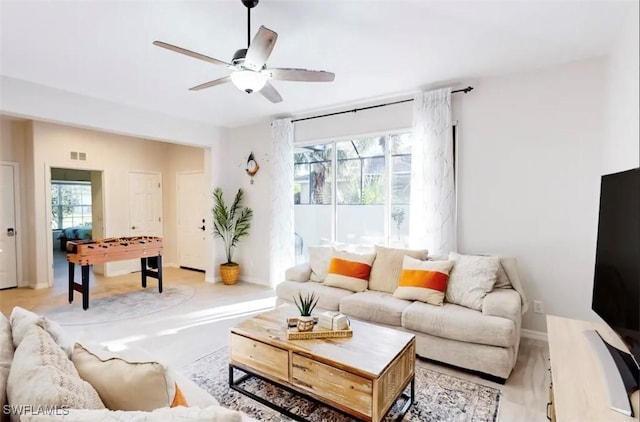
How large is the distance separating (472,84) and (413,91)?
62 centimetres

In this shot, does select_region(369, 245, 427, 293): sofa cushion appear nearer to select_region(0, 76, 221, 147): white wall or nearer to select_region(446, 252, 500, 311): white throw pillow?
select_region(446, 252, 500, 311): white throw pillow

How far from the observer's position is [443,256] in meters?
3.33

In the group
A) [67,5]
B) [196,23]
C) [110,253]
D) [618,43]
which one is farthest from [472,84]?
[110,253]

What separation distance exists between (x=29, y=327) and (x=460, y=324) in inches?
102

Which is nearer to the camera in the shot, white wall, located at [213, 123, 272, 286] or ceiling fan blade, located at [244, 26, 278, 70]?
ceiling fan blade, located at [244, 26, 278, 70]

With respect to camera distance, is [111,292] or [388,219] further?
[111,292]

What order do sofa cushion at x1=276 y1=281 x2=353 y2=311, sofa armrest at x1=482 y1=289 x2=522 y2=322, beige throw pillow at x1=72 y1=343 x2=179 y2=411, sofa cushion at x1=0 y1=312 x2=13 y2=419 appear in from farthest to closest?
1. sofa cushion at x1=276 y1=281 x2=353 y2=311
2. sofa armrest at x1=482 y1=289 x2=522 y2=322
3. beige throw pillow at x1=72 y1=343 x2=179 y2=411
4. sofa cushion at x1=0 y1=312 x2=13 y2=419

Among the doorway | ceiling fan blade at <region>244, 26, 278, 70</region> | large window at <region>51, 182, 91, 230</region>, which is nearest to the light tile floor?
ceiling fan blade at <region>244, 26, 278, 70</region>

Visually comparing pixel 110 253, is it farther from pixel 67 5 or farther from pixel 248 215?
pixel 67 5

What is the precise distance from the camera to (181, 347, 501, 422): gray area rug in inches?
79.7

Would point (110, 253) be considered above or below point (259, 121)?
below

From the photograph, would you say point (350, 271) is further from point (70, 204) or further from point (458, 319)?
point (70, 204)

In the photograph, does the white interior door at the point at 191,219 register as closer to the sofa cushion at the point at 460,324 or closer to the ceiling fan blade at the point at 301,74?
the ceiling fan blade at the point at 301,74

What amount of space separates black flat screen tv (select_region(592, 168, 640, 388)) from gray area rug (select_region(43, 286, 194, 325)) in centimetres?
424
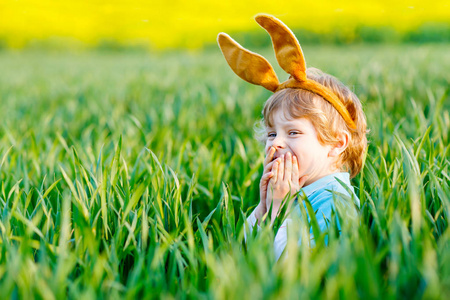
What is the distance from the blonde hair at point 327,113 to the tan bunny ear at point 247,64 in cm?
6

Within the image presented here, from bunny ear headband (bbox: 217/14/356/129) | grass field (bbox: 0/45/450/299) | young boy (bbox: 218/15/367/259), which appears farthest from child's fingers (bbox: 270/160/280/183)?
bunny ear headband (bbox: 217/14/356/129)

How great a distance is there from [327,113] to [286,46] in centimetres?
23

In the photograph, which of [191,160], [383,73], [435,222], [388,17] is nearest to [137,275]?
[435,222]

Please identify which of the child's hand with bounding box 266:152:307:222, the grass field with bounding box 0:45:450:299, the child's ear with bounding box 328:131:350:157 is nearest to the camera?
the grass field with bounding box 0:45:450:299

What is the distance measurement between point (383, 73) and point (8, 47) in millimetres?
17779

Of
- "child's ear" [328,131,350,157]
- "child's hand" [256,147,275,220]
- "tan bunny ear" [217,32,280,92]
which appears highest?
"tan bunny ear" [217,32,280,92]

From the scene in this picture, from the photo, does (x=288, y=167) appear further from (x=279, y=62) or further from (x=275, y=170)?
(x=279, y=62)

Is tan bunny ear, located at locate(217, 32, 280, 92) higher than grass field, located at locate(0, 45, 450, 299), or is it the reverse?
tan bunny ear, located at locate(217, 32, 280, 92)

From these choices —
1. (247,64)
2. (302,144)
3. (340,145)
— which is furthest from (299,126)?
(247,64)

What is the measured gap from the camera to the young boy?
1211 mm

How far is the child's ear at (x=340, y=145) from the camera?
132 cm

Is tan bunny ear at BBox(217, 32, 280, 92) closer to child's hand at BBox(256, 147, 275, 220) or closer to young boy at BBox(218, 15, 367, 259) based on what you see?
young boy at BBox(218, 15, 367, 259)

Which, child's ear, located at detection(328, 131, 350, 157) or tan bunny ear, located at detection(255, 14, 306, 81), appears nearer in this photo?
tan bunny ear, located at detection(255, 14, 306, 81)

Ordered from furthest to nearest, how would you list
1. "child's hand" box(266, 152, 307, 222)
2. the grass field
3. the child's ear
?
the child's ear < "child's hand" box(266, 152, 307, 222) < the grass field
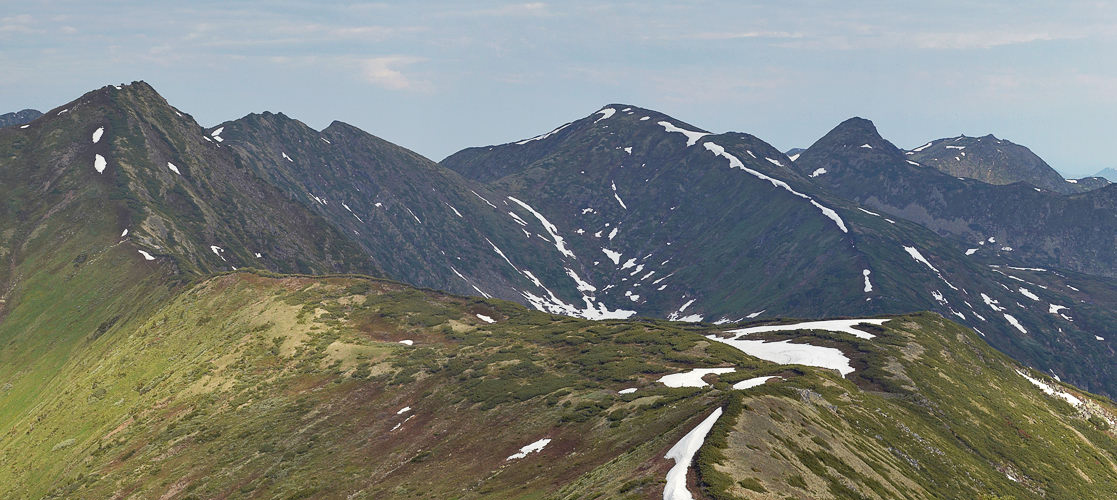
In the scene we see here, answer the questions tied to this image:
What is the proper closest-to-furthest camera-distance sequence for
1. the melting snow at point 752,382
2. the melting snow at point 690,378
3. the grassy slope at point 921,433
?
the grassy slope at point 921,433 → the melting snow at point 752,382 → the melting snow at point 690,378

> **What this task involves**
Copy all the rows above word for word, leaving out the pictures.

> **Result of this task**
How large is the distance separating (472,84) and (413,91)?
62 centimetres

In this shot, does select_region(369, 245, 427, 293): sofa cushion appear nearer to select_region(0, 76, 221, 147): white wall or nearer to select_region(446, 252, 500, 311): white throw pillow?
select_region(446, 252, 500, 311): white throw pillow

How far from the observer's position is [443,256] in meters?
3.33

In the group
A) [67,5]
B) [196,23]
C) [110,253]
D) [618,43]
which one is farthest from [472,84]?
[110,253]

What separation distance exists between (x=29, y=327) and (x=460, y=324) in inches?
102

Which is nearer to the camera in the shot, white wall, located at [213, 123, 272, 286] or ceiling fan blade, located at [244, 26, 278, 70]?
ceiling fan blade, located at [244, 26, 278, 70]

With respect to camera distance, is [111,292] or [388,219] further?
[111,292]

What order do sofa cushion at x1=276 y1=281 x2=353 y2=311, sofa armrest at x1=482 y1=289 x2=522 y2=322, beige throw pillow at x1=72 y1=343 x2=179 y2=411, sofa cushion at x1=0 y1=312 x2=13 y2=419 appear in from farthest to closest?
1. sofa cushion at x1=276 y1=281 x2=353 y2=311
2. sofa armrest at x1=482 y1=289 x2=522 y2=322
3. beige throw pillow at x1=72 y1=343 x2=179 y2=411
4. sofa cushion at x1=0 y1=312 x2=13 y2=419

Among the doorway | ceiling fan blade at <region>244, 26, 278, 70</region> | large window at <region>51, 182, 91, 230</region>, which is nearest to the light tile floor?
ceiling fan blade at <region>244, 26, 278, 70</region>

Visually comparing pixel 110 253, is it farther from pixel 67 5 or farther from pixel 248 215?
pixel 67 5

What is the precise distance from the camera to (181, 347, 501, 422): gray area rug in inches?
79.7

Would point (110, 253) be considered above or below point (259, 121)?
below

From the photograph, would you say point (350, 271) is further from point (70, 204) or further from point (458, 319)?
point (70, 204)

In the photograph, does the white interior door at the point at 191,219 register as closer to the sofa cushion at the point at 460,324 or closer to the ceiling fan blade at the point at 301,74?
the ceiling fan blade at the point at 301,74

What amount of space separates black flat screen tv (select_region(592, 168, 640, 388)) from gray area rug (select_region(43, 286, 194, 325)) in centimetres?
424
What is the distance from the blonde hair at point 327,113 to the tan bunny ear at point 247,64 in cm?
6

Within the image presented here, from bunny ear headband (bbox: 217/14/356/129) | grass field (bbox: 0/45/450/299) | young boy (bbox: 218/15/367/259), which appears farthest from child's fingers (bbox: 270/160/280/183)?
bunny ear headband (bbox: 217/14/356/129)

How great a distance is there from [327,113] to [286,46] in centimetres?
23

In the photograph, which of [191,160], [383,73], [435,222], [388,17] is nearest to [137,275]?
[435,222]

Please identify which of the child's hand with bounding box 266:152:307:222, the grass field with bounding box 0:45:450:299, the child's ear with bounding box 328:131:350:157 is nearest to the camera?
the grass field with bounding box 0:45:450:299

What is the distance measurement between point (383, 73) and point (8, 47) in millimetres?
17779

Of
- "child's ear" [328,131,350,157]
- "child's hand" [256,147,275,220]
- "tan bunny ear" [217,32,280,92]
which appears highest?
"tan bunny ear" [217,32,280,92]

From the scene in this picture, from the photo, does (x=288, y=167) appear further from (x=279, y=62) or further from (x=275, y=170)?
(x=279, y=62)

Is tan bunny ear, located at locate(217, 32, 280, 92) higher than grass field, located at locate(0, 45, 450, 299), or is it the reverse?
tan bunny ear, located at locate(217, 32, 280, 92)

From these choices —
1. (247,64)
2. (302,144)
3. (340,145)
— which is furthest from (299,126)?
(247,64)

What is the measured gap from the camera to the young boy?
1211 mm

How far is the child's ear at (x=340, y=145) from the camera?
132 cm

Is tan bunny ear at BBox(217, 32, 280, 92) closer to child's hand at BBox(256, 147, 275, 220) or closer to young boy at BBox(218, 15, 367, 259) based on what you see?
young boy at BBox(218, 15, 367, 259)

Which, child's ear, located at detection(328, 131, 350, 157) or tan bunny ear, located at detection(255, 14, 306, 81), appears nearer in this photo?
tan bunny ear, located at detection(255, 14, 306, 81)

Ordered from furthest to nearest, how would you list
1. "child's hand" box(266, 152, 307, 222)
2. the grass field
3. the child's ear
?
the child's ear < "child's hand" box(266, 152, 307, 222) < the grass field
In the scene we see here, answer the questions tied to this image:
What is the proper closest-to-furthest camera-distance sequence for
1. the melting snow at point 752,382
2. the melting snow at point 690,378
3. the grassy slope at point 921,433
?
the grassy slope at point 921,433 → the melting snow at point 752,382 → the melting snow at point 690,378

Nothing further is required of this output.